A few weeks before the end of the year, a list was published of “the greatest TV shows of the 21st century”. I found this extremely annoying.
In one way, everyone loves a list. It’s irresistible, isn’t it? Irrelistible, you might say. I reckon I could make a list of anything at all and, as long as I made a grand claim of objectivity, you’d be sufficiently interested to read it and disagree. (Or agree, though that is rarer.)
Here is a list of the best things to have on toast:
1. Butter
2. Rose’s lime marmalade
3. Marmite
We fell out at point 2, didn’t we? We agreed at point 1. That’s 100 per cent. Nobody who doesn’t think that butter is the best thing to have on toast would be allowed to read a newspaper, for fear they’d cut themselves – nor even to read one online, in case they accidentally published something, or voted. So there were no objections at point 1. But then, at point 2, all hell broke loose.

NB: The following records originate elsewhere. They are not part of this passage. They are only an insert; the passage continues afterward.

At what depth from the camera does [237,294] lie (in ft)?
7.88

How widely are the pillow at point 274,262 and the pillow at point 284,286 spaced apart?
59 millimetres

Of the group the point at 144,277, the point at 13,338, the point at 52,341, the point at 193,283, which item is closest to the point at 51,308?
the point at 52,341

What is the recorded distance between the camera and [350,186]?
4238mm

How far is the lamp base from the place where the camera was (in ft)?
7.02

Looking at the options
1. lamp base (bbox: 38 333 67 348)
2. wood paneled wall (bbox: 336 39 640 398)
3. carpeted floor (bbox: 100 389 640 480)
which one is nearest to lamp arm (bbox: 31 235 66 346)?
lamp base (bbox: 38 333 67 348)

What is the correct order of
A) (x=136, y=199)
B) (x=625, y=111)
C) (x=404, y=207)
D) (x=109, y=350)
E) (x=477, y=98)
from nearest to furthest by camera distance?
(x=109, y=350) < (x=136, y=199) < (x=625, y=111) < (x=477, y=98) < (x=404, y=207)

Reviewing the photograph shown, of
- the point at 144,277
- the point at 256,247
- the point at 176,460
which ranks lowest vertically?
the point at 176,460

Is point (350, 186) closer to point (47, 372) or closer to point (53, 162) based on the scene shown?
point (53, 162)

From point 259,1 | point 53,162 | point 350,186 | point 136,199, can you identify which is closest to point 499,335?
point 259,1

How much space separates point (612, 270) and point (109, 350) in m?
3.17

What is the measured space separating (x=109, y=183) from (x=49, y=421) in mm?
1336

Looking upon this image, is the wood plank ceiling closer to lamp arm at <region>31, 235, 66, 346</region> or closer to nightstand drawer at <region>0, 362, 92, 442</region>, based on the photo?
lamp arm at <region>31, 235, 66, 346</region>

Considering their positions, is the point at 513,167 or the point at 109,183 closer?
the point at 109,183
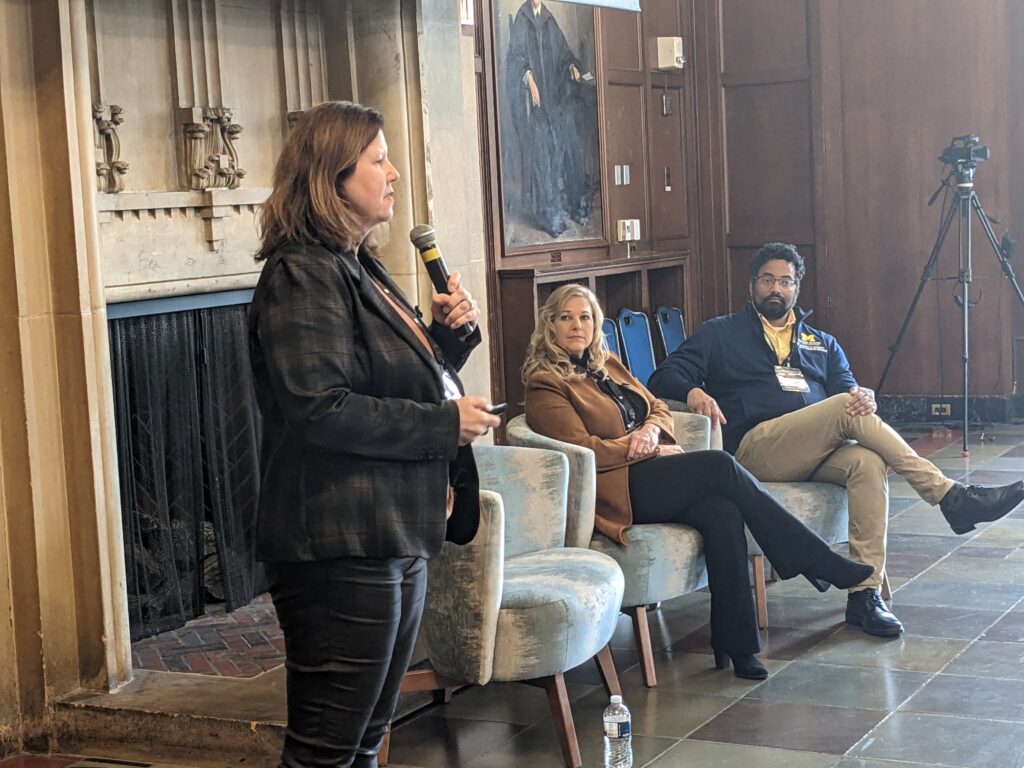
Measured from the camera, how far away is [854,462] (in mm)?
5074

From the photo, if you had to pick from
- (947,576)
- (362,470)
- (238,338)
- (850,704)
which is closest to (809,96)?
(947,576)

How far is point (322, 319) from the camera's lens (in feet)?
8.03

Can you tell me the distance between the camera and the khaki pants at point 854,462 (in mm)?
4992

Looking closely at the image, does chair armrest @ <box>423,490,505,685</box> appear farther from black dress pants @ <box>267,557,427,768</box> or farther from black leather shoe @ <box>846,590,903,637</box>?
black leather shoe @ <box>846,590,903,637</box>

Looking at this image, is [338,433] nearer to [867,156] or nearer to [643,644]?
[643,644]

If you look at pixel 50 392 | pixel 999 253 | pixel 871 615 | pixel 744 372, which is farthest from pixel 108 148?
pixel 999 253

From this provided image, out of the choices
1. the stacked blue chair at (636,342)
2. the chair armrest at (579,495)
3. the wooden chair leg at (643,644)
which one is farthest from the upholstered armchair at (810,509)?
the stacked blue chair at (636,342)

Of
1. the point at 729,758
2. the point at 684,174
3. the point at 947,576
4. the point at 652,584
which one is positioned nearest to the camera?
the point at 729,758

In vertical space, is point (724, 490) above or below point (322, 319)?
below

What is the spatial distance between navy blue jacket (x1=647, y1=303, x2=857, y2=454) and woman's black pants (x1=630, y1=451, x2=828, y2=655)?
2.83ft

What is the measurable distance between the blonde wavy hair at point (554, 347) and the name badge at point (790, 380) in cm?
98

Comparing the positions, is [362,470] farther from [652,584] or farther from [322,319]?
[652,584]

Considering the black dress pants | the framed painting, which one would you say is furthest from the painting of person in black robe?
the black dress pants

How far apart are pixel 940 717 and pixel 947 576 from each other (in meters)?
1.73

Here is a list of the best pets:
1. Sheep
2. Fish
3. Imaginary horse
In this instance, the controversy began at once. Neither dogs nor cats made it onto the podium. I listed the pets I consider the lowest maintenance. Maybe your own criteria for best pet include nonsense like companionship, or being a guard. Even if you agree that ease of care is the priority, you’d probably have put “imaginary horse” at number one. Aha, but it isn’t the lowest maintenance! Trust me; my daughter’s got one. It requires far more attention than a sheep, especially now that sheep no longer even need hay in January. Thanks, climate change!
At any rate, you read the whole list and disagreed.
Best thing for mopping up a spillage if you can’t find a jay cloth:
1. T-shirt
2. Sofa cushion
3. West Highland terrier
I need hardly go into the reasons why you might find fault with that list. In a world of increasing tribalism, factionalism and hysterical disagreement at every turn, a corollary obsession with list-making is really asking for trouble.
Thus, the “greatest TV shows of the 21st century” was bound to annoy me from the off. And so it did: The Wire was number one.
I didn’t like The Wire. I thought it was depressing and samey, self-consciously cool and sporadically unintelligible. (It rode high during a time in my life when poker players were always being interviewed, and always finding an opportunity to say that their favourite film was Goodfellas. I was the only one who ever said Back to the Future.)
At number three in the best-TV-shows list: Breaking Bad. Another drug one. You’ve got to be suspicious when smack is hogging two of the top three spots, haven’t you? You start asking questions about the jury.